- [STATED EXERCISE 1]: Write out the passage about the historian Évelyne Lever between "Évelyne Lever (known" and "The Journey instead.", inclusive, swapping "research engineer" for "research scientist".
- [STATED EXERCISE 2]: Count the lines in the entries that contain the string "roof", and give only that number.

- [EXCERPTED PASSAGE]:
########

Évelyne Lever (known simply in English as Evelyne Lever) is a contemporary French historian and writer. She was married to a French historian, Maurice Lever, who is the author of Sade.

Lever was previously a research engineer at CNRS, and then began to focus more on 18th-century history. In particular, she focuses on certain people, including Louis XVI, Marie Antoinette and Madame de Pompadour.

Marie Antoinette: The Last Queen of France was her first book to be published in the United States. It is less extensive than Lever's French version (Marie-Antoinette : la dernière reine), and was written specifically for an American audience. The book was originally planned to be the basis of Sofia Coppola's 2006 film Marie Antoinette, before her final decision of using Antonia Fraser's Marie Antoinette: The Journey instead.

She continues to write on and about 18th-century history.

########

- [Records]:
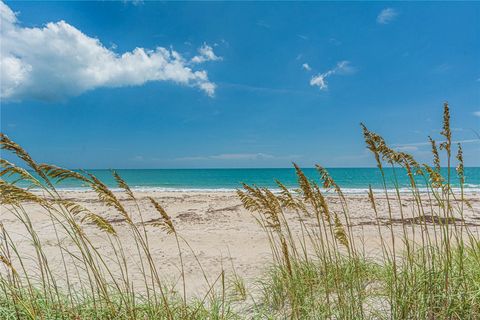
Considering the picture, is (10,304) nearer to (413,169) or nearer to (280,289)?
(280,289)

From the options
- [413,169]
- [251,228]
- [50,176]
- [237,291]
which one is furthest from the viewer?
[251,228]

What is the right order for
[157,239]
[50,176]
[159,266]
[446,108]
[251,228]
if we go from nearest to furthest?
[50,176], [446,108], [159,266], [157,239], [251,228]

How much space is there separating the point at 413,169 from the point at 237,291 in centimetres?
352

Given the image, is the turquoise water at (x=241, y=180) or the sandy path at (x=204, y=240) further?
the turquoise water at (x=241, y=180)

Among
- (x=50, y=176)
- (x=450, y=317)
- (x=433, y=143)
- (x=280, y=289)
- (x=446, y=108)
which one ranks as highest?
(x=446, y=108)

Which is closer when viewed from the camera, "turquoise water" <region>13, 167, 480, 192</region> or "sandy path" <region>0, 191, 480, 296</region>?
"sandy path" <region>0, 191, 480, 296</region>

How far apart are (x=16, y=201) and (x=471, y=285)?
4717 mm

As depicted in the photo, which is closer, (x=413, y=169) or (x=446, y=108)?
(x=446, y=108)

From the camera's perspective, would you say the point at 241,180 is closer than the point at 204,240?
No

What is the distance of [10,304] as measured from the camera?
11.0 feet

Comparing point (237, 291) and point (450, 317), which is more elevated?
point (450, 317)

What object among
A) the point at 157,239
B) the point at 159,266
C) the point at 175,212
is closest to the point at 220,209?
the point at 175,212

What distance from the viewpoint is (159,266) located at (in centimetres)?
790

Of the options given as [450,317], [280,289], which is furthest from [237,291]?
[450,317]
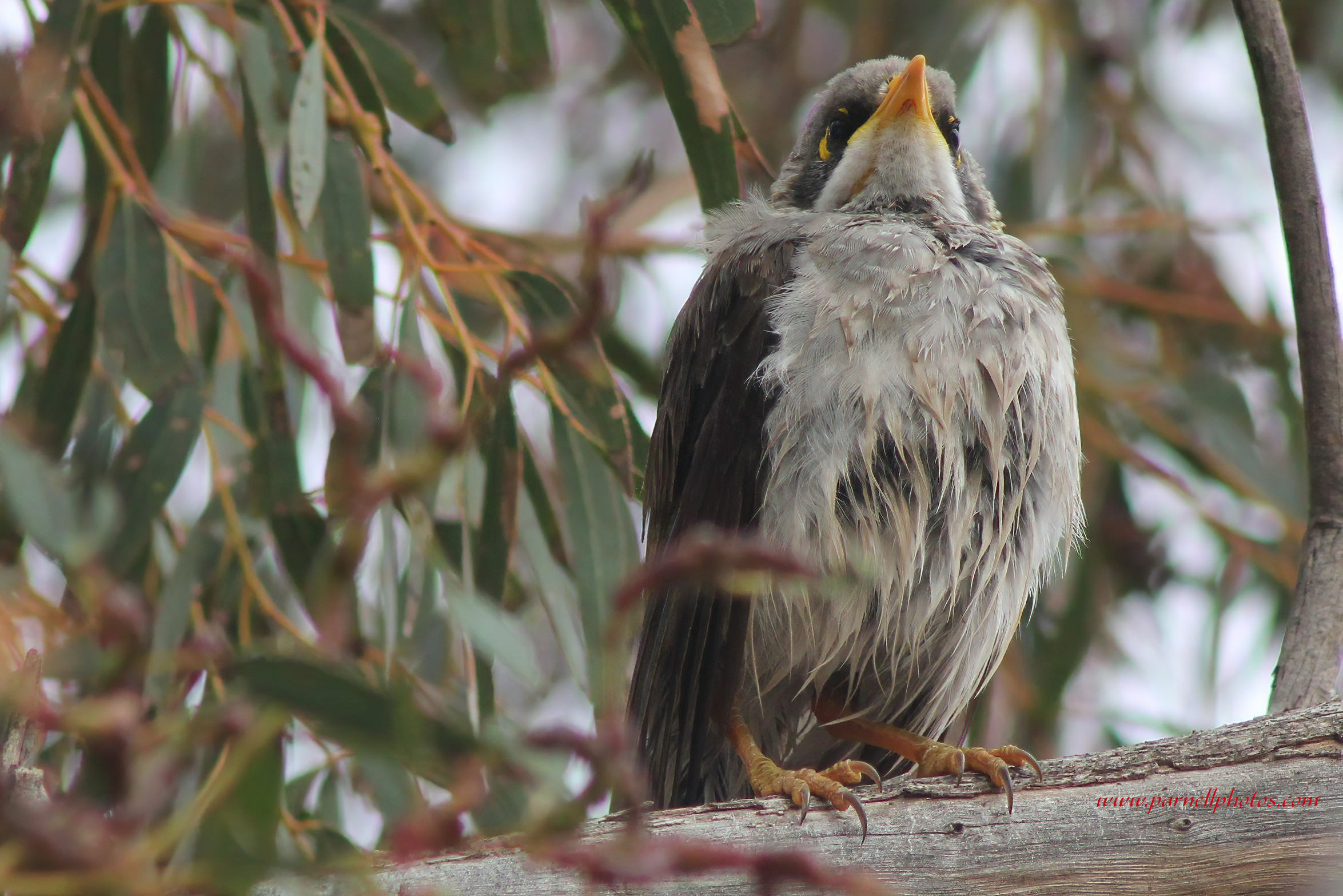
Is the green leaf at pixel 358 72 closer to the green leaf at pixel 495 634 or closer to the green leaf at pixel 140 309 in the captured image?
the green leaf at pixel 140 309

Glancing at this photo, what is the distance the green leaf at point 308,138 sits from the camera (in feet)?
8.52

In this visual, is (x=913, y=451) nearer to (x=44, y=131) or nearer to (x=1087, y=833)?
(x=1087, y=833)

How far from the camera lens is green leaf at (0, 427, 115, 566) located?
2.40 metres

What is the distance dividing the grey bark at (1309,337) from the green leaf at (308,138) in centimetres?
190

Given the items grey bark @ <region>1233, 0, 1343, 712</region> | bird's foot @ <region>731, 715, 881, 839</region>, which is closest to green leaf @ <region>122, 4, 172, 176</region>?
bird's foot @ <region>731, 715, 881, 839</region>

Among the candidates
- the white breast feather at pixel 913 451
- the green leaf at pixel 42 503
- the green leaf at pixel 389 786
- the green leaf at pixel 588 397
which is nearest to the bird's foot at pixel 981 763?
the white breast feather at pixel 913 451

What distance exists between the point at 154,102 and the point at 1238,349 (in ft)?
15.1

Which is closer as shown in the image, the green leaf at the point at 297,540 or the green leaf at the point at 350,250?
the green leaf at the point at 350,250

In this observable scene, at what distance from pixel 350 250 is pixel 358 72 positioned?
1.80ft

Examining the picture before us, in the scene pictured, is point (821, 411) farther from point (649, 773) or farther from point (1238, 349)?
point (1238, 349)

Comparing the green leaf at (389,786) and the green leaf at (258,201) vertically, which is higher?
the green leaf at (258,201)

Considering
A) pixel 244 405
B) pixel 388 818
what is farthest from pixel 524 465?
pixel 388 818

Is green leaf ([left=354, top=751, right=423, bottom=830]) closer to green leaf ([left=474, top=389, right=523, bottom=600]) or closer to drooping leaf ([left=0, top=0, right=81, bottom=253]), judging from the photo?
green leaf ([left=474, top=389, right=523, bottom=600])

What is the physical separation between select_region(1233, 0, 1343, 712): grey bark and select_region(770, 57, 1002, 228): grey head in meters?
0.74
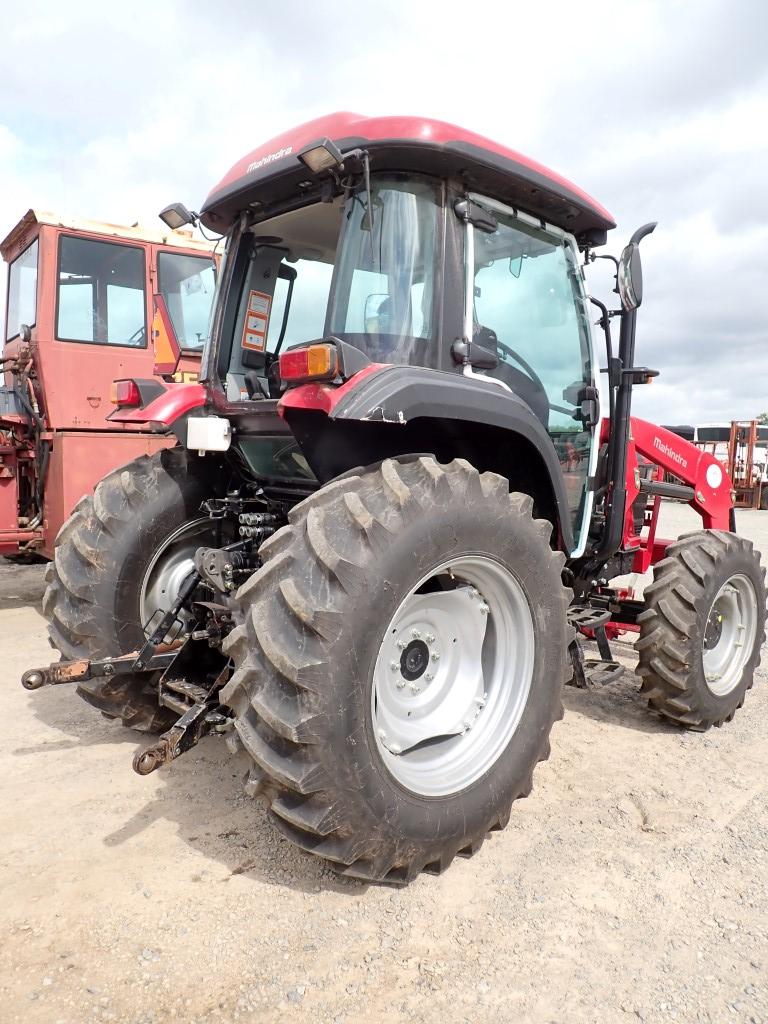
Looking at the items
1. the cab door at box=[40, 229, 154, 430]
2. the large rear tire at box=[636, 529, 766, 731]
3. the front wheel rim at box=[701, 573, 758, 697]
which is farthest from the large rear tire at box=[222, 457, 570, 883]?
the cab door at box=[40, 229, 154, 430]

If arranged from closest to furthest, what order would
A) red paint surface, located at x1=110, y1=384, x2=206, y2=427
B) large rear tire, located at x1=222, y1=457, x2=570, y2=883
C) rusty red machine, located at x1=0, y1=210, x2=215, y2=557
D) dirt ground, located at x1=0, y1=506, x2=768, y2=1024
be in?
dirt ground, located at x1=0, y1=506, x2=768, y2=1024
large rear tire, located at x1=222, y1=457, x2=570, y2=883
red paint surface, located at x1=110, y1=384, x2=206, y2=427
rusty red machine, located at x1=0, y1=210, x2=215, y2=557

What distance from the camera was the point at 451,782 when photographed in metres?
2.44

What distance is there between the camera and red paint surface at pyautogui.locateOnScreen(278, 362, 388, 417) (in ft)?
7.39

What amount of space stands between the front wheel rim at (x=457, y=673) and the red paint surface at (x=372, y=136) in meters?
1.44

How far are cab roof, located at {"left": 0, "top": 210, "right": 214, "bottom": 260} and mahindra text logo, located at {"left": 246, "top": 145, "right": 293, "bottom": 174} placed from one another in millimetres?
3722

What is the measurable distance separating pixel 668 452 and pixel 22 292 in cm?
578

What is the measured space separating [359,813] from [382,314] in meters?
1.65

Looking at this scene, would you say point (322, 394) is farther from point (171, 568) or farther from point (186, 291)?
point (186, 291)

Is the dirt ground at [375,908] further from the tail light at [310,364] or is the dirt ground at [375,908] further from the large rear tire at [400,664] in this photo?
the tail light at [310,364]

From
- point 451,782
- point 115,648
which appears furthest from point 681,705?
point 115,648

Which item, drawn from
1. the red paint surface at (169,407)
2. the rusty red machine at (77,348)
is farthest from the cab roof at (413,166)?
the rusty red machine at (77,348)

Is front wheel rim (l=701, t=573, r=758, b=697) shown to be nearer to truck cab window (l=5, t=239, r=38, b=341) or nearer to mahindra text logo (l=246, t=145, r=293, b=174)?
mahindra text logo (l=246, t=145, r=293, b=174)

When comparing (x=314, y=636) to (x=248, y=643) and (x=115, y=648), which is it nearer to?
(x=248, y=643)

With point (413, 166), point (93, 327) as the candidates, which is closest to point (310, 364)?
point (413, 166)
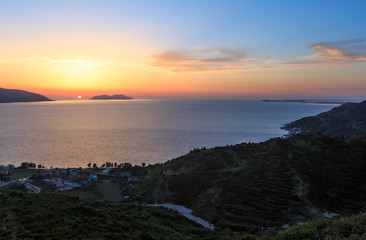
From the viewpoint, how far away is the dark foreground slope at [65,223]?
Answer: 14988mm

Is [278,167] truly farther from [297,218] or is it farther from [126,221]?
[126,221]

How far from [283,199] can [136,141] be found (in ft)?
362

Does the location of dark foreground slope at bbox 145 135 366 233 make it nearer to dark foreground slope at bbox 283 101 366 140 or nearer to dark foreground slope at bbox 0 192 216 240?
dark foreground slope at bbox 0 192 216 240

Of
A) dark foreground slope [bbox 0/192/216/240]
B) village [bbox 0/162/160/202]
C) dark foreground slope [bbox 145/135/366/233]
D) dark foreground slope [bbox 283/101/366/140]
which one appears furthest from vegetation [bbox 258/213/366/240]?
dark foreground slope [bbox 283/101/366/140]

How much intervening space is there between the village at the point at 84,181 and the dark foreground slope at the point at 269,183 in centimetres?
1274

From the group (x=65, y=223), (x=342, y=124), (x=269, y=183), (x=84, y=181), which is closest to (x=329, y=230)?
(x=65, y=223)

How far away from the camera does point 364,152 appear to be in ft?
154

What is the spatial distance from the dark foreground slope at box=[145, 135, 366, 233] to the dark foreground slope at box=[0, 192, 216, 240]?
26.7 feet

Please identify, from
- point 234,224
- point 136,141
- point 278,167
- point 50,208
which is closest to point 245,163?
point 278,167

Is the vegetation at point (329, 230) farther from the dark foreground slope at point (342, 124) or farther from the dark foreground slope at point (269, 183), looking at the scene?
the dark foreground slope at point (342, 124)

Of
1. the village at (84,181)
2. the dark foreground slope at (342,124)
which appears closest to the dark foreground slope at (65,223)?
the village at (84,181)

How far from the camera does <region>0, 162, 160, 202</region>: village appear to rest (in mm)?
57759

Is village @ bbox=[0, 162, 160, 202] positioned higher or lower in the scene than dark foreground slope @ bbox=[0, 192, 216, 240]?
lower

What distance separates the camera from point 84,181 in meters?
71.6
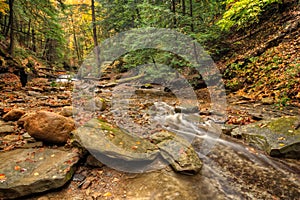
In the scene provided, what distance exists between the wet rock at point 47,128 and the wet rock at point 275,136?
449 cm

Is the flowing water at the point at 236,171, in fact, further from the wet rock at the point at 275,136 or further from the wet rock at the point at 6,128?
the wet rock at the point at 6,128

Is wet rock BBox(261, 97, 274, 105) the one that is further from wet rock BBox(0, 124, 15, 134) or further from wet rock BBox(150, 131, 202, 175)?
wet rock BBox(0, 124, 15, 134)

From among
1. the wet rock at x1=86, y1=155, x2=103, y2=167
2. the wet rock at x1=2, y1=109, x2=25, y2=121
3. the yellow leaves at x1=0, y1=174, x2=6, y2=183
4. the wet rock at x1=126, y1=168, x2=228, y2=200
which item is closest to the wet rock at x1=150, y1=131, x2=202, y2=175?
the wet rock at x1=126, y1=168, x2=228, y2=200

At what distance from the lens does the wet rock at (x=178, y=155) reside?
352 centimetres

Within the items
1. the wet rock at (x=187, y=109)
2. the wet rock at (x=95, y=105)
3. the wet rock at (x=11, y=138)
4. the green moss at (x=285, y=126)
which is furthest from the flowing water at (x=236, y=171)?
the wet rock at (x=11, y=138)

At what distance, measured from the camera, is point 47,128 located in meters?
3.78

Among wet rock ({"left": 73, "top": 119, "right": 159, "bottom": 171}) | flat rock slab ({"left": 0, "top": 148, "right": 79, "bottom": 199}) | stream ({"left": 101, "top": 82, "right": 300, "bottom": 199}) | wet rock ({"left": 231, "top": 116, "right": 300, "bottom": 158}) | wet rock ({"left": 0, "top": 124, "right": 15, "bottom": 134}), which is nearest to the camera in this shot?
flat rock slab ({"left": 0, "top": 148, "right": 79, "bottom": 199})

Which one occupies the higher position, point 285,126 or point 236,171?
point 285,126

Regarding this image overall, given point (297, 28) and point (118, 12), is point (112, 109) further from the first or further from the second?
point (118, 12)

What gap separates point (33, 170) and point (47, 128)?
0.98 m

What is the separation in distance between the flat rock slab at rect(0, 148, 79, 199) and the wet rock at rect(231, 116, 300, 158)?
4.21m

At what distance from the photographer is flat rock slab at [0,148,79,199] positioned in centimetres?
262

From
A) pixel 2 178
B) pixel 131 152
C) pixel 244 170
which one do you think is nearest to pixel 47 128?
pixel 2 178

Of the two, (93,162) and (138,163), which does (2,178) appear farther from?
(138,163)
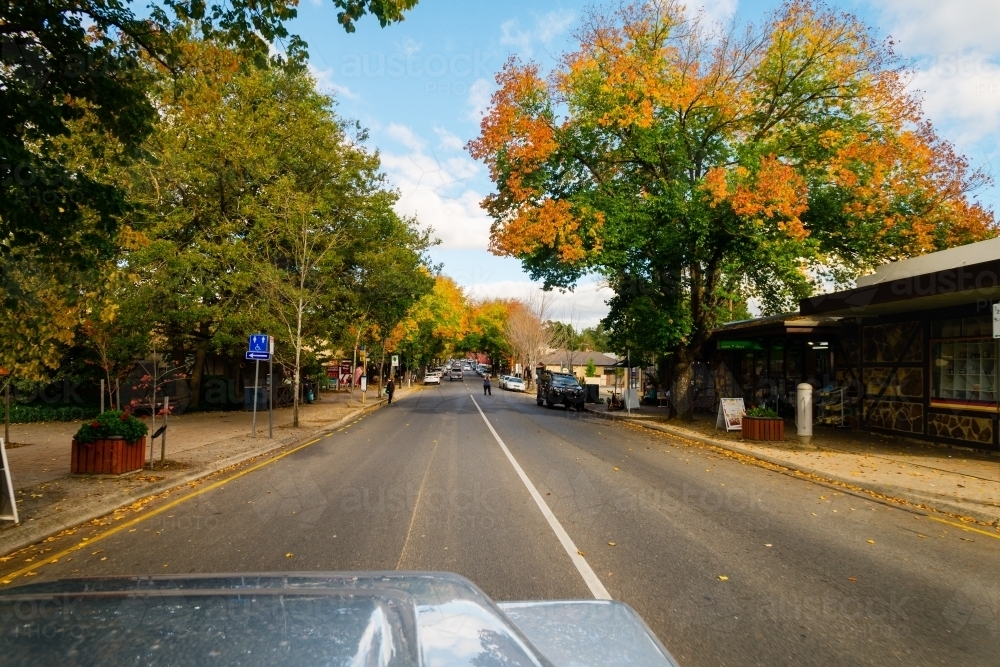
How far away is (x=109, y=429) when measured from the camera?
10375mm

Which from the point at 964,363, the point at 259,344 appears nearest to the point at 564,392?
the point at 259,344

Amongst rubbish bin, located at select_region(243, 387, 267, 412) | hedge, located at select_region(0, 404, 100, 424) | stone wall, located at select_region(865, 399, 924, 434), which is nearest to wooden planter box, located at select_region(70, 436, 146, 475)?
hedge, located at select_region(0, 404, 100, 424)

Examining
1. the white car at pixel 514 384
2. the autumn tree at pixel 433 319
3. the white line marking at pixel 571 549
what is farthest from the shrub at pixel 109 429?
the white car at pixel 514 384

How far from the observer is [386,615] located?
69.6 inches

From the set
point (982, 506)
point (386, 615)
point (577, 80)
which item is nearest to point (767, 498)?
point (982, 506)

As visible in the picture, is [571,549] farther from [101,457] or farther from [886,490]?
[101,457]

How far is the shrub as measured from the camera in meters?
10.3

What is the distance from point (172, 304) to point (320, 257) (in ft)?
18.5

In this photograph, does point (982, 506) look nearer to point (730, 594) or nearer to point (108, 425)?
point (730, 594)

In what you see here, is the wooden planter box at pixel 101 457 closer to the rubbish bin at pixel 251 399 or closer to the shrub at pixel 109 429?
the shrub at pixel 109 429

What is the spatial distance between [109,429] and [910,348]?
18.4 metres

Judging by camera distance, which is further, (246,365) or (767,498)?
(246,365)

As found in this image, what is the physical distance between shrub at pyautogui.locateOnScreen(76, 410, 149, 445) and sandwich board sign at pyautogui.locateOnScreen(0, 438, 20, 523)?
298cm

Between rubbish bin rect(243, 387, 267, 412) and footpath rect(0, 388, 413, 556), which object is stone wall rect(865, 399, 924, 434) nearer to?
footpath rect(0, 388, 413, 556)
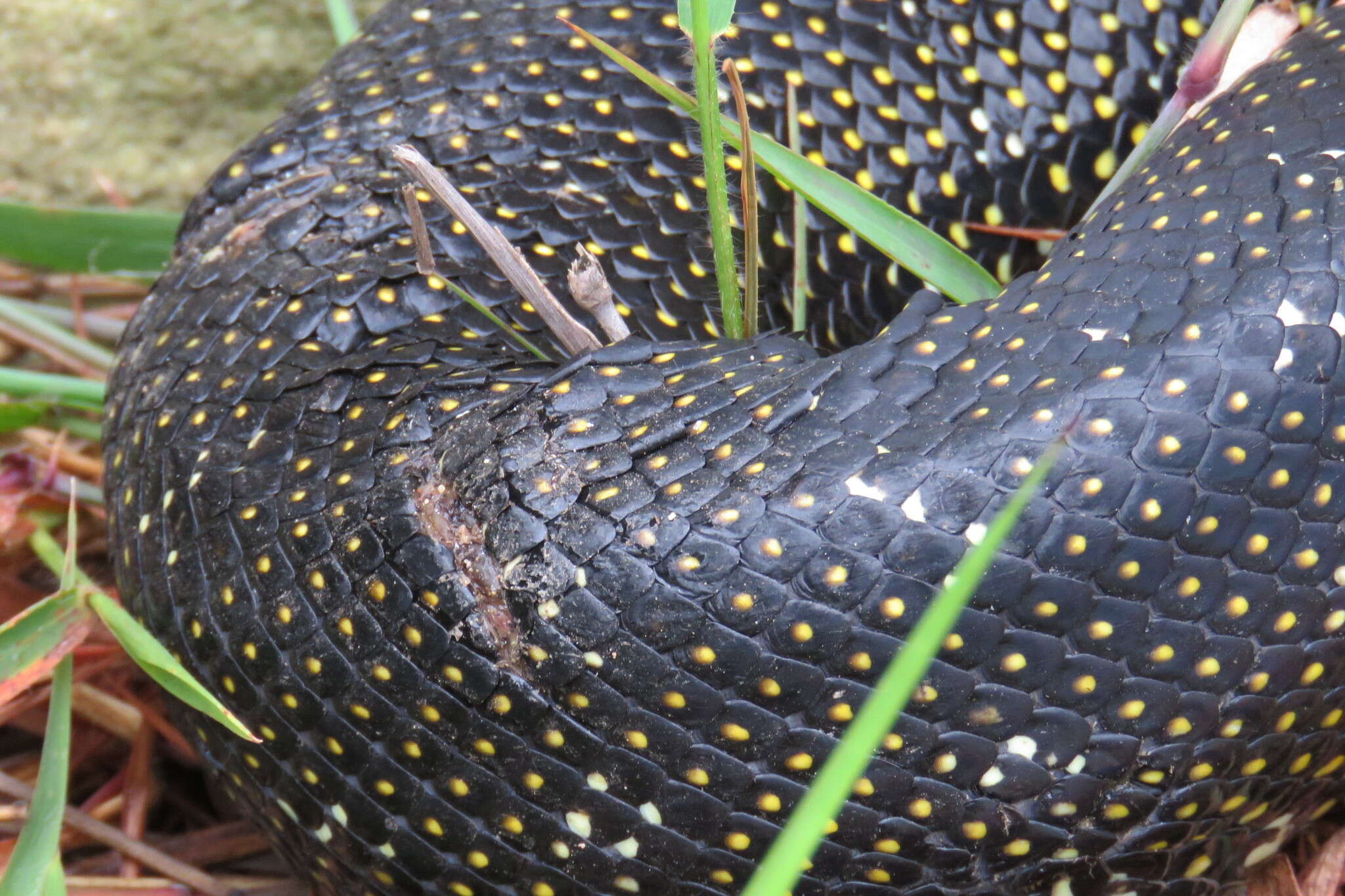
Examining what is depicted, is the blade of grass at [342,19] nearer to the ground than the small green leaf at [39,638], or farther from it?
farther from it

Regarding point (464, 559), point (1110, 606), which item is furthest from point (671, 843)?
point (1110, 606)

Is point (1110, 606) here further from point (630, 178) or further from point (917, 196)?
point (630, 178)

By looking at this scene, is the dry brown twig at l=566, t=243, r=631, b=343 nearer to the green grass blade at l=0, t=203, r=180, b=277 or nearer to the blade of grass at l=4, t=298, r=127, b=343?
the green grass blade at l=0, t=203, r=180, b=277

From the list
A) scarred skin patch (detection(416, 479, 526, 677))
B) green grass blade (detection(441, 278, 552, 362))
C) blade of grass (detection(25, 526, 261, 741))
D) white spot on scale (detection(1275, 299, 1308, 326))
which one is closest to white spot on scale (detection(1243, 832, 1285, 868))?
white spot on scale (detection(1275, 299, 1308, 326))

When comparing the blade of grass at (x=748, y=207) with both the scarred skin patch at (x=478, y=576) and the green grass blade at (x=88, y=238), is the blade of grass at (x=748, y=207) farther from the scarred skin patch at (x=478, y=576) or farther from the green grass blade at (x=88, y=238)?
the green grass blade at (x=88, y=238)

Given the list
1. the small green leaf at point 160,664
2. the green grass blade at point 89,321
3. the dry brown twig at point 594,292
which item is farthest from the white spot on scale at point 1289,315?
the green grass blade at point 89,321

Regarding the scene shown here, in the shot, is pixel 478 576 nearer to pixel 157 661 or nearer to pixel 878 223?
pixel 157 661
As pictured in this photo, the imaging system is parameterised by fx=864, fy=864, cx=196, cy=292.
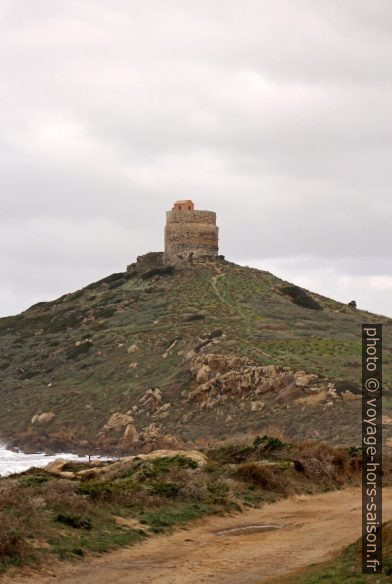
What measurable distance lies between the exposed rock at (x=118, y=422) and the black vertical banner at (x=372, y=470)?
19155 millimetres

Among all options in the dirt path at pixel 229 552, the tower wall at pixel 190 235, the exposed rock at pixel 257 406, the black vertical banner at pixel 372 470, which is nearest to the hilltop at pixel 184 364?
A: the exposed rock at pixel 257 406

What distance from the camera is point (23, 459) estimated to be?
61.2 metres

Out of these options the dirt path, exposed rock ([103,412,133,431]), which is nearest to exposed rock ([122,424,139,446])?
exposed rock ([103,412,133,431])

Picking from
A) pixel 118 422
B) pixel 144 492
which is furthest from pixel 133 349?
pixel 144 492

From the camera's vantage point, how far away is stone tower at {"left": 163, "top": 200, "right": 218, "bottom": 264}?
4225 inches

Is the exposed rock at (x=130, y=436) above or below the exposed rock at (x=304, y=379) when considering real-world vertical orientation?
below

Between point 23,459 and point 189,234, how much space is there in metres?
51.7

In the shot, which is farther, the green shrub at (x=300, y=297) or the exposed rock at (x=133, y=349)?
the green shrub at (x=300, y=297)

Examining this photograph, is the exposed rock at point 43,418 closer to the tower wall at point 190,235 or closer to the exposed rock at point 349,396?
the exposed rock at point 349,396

########

- [WORKED ANSWER 1]:
Évelyne Lever (known simply in English as Evelyne Lever) is a contemporary French historian and writer. She was married to a French historian, Maurice Lever, who is the author of Sade.

Lever was previously a research scientist at CNRS, and then began to focus more on 18th-century history. In particular, she focuses on certain people, including Louis XVI, Marie Antoinette and Madame de Pompadour.

Marie Antoinette: The Last Queen of France was her first book to be published in the United States. It is less extensive than Lever's French version (Marie-Antoinette : la dernière reine), and was written specifically for an American audience. The book was originally planned to be the basis of Sofia Coppola's 2006 film Marie Antoinette, before her final decision of using Antonia Fraser's Marie Antoinette: The Journey instead.

- [WORKED ANSWER 2]: 2